🤖 AI Summary
Weak zero-shot generalization of Visual Object Navigation (ObjectNav) to unseen environments and novel object categories stems primarily from the lack of structured reasoning in end-to-end approaches. To address this, we propose a Vision-Language Model (VLM)-driven closed-loop Hierarchical Chain-of-Thought (CoT) framework. It enables dynamic decision-making via adaptive confidence-weighted integration of detection and reasoning modules; introduces a multi-turn question-answering dataset of human demonstrations to support cognition-inspired perception-reasoning co-optimization; and combines hierarchical CoT prompting, VLM fine-tuning, and AI Habitat-based simulation training. Experiments demonstrate substantial improvements over state-of-the-art methods on zero-shot ObjectNav: Success Rate (SR) and Success-weighted by Path Length (SPL) increase by 22.4%. We publicly release our dataset, models, and demonstration videos.
📝 Abstract
Visual Object Goal Navigation (ObjectNav) requires a robot to locate a target object in an unseen environment using egocentric observations. However, decision-making policies often struggle to transfer to unseen environments and novel target objects, which is the core generalization problem.
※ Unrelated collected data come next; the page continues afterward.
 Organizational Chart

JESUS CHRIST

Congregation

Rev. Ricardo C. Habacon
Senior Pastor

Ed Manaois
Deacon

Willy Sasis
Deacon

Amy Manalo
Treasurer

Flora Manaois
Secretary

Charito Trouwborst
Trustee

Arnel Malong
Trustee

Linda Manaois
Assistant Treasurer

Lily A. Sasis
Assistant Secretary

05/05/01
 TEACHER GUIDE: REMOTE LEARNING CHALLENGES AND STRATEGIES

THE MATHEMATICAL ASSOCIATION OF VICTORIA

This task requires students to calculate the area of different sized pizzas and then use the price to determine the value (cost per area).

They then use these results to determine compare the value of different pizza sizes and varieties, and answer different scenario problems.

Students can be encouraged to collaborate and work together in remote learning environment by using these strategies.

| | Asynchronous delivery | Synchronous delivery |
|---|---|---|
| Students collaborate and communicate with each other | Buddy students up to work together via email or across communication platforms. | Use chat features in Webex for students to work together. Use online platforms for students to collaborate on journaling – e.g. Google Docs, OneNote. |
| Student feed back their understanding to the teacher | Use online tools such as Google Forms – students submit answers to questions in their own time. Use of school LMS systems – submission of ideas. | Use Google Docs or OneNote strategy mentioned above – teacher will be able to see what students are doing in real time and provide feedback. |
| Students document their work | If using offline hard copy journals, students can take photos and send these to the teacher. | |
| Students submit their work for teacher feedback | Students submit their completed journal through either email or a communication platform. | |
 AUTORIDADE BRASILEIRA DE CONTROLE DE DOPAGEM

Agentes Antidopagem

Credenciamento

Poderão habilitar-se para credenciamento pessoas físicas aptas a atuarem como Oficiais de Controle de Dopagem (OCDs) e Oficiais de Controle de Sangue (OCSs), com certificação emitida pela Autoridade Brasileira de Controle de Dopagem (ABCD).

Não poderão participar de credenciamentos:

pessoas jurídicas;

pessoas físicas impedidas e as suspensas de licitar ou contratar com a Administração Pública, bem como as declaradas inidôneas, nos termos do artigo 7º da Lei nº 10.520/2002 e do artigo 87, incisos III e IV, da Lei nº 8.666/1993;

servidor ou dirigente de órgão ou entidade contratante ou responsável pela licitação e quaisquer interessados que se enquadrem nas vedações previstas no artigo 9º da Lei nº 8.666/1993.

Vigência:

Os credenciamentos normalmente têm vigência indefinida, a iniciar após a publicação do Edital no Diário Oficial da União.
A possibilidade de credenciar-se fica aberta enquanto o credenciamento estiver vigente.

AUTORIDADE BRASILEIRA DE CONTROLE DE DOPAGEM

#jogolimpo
Traditional end-to-end learning methods exacerbate this issue, as they rely on memorizing spatial patterns rather than employing structured reasoning, limiting their ability to generalize effectively. In this letter, we introduce Closed-Loop Hierarchical Chain-of-Thought Navigation (CL-CoTNav), a vision-language model (VLM)-driven ObjectNav framework that integrates structured reasoning and closed-loop feedback into navigation decision-making. To enhance generalization, we fine-tune a VLM using multi-turn question-answering (QA) data derived from human demonstration trajectories. This structured dataset enables hierarchical Chain-of-Thought (H-CoT) prompting, systematically extracting compositional knowledge to refine perception and decision-making, inspired by the human cognitive process of locating a target object through iterative reasoning steps. Additionally, we propose a Closed-Loop H-CoT mechanism that incorporates detection and reasoning confidence scores into training. This adaptive weighting strategy guides the model to prioritize high-confidence data pairs, mitigating the impact of noisy inputs and enhancing robustness against hallucinated or incorrect reasoning. Extensive experiments in the AI Habitat environment demonstrate CL-CoTNav's superior generalization to unseen scenes and novel object categories. Our method consistently outperforms state-of-the-art approaches in navigation success rate (SR) and success weighted by path length (SPL) by 22.4%. We release our datasets, models, and supplementary videos on our project page.